I worry about the costs and hidden inequities embedded in the social ignorance about sex and intimacy in old age. But Professor Patch, in her Sedona lecture, did offer hope to individuals. She recommended individual counseling, especially from a couples or sex therapist, as a resource that could help seniors needing help understanding their roles and needs. I suspect older people in good relationships think it is a matter of luck or mystery that they are having sex. How to improve a sexual relationship or find a supportive intimate partner is a black box, and it may help to have a professional counselor to consult. 
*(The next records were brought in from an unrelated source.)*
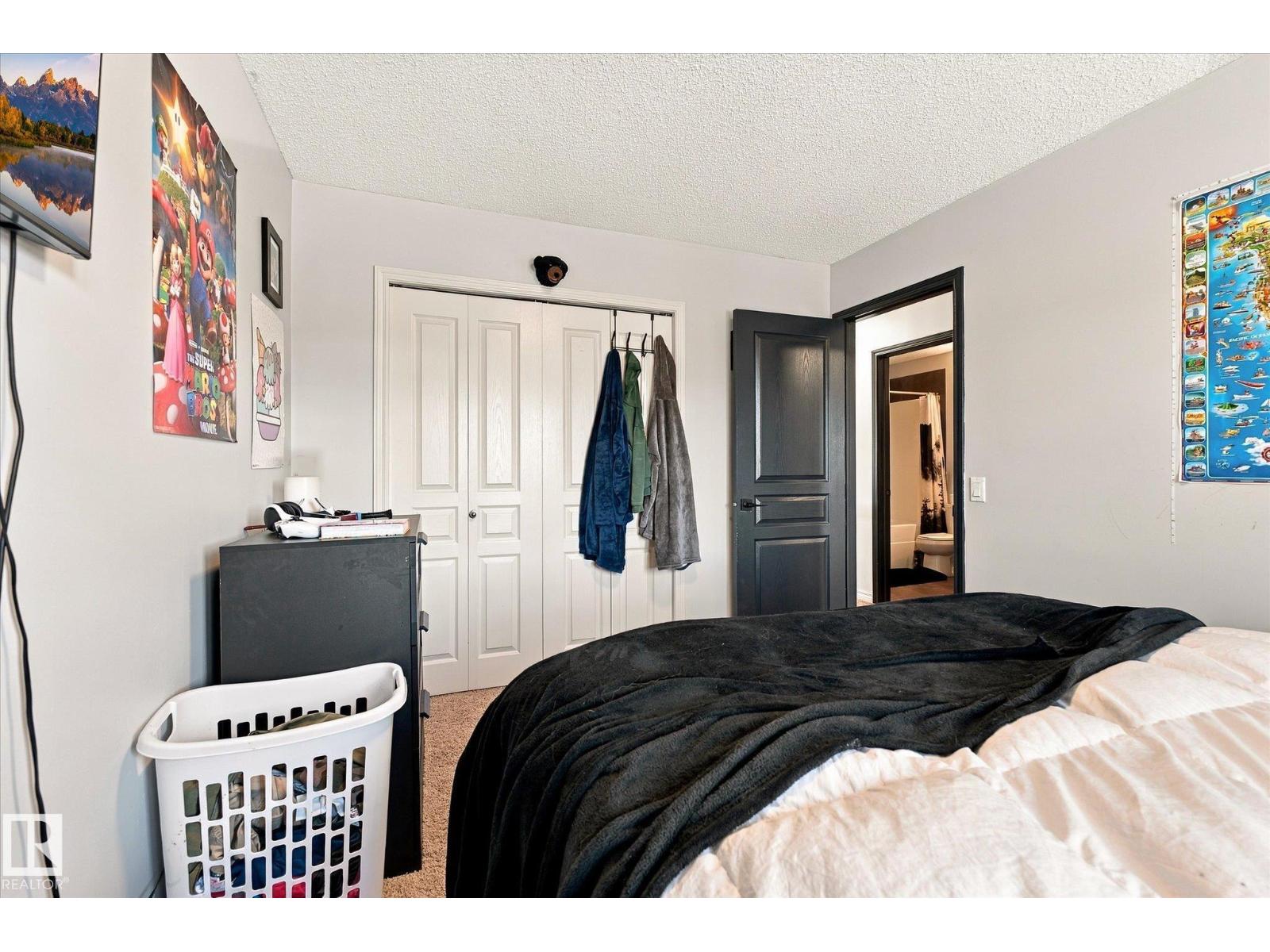 10405 98 St Property Photo 33
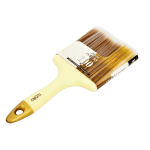 Academy Ivory Paint Brush – 100MM
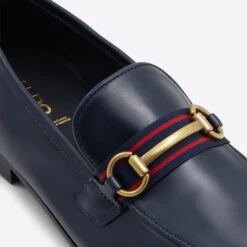 Aldo Heliothis 15 Aldo Heliothis -Ralph Lauren Store heliothis blue 410 001 043 detail sq nt 2018x2018 2189300a b4c1 48bc 8160 f0ec65fbbc38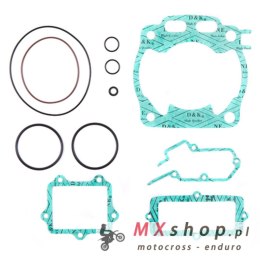 PROX USZCZELKI TOP-END YAMAHA YZ 250 '02-'24, FANTIC XX 250 '22-'23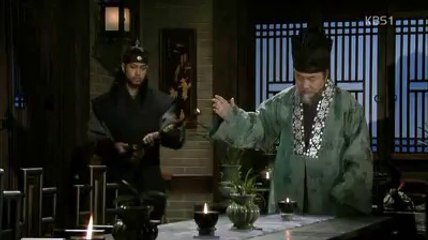 『아찔한밤6닷넷abam일산핸플】사당핸플』biennials,시화핸플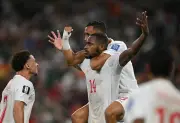 Issa Diop: da promessa francesa ao herói marroquino na Copa 2026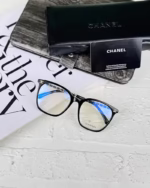 خرید قیمت عینک طبی زنانه شانل مدل CHANEL 3435 عثمانی اپتیک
But it is much easier for the well-educated and well-insured to get access to relationship counselors than it is for most others. It would seem that older people who manage to improve their relationships or use dating services and apps are typically well-educated and well-to-do. 

Democratizing sex and wellbeing among seniors

We need to go beyond the market in order to democratize intimacy and sex for seniors. Here are some ways we could move forward: 

  • The Medicare Wellness Exam was developed to ask all patients coming into Medicare about subjects like fall risk, depression, or physical and mental abuse in their relationships. This exam should also ask about sex and intimacy. Right now it does not. Medicare covers visits with psychologists, but mostly excludes marriage counseling. For lower-income groups, books can help work through various communication issues in relationships. For learning how to have open conversations that avoid resentment and anger, Professor Patch recommends Dance of Anger: A Woman’s Guide To Changing The Patterns Of Intimate Relationships.
  • Along with age discrimination and ageism we need to change the media and culture representation of sex and seniors. We need more places where senior sex treated with respect in the media.
  • We need changes in medical education on sex, intimacy, and age to stop it from being regarded as abnormal or nonexistent. There is only limited quality research that influences medical education and in general, there is only no enough research on the sex lives of older people. This lack of medical knowledge into sexuality is a general problem: medical students in a recent study performed below a passing rate in a majority of sex health knowledge categories. 
  • What about changes in sexual orientation when sex ratios in senior communities? We know when there is an abundance of one sex over the other—in prisons or boarding schools, for example—you find men who don’t live homosexual lives sometimes engaged in deep homosexual relationships. This could be true about sex ratios for older women as well. 
  • Assisted-living facilities could have regular presentations on sex and intimacy. College dorms have sex counselors. I bet if properly marketed, senior citizen communities would have a niche. But sex and intimacy shouldn’t be just for rich elders. There is a trend of senior homes on college campuses targeted at the affluent. Personnel in Medicaid-funded senior citizen homes need training in the area.

Happy Valentine’s Day—make it count!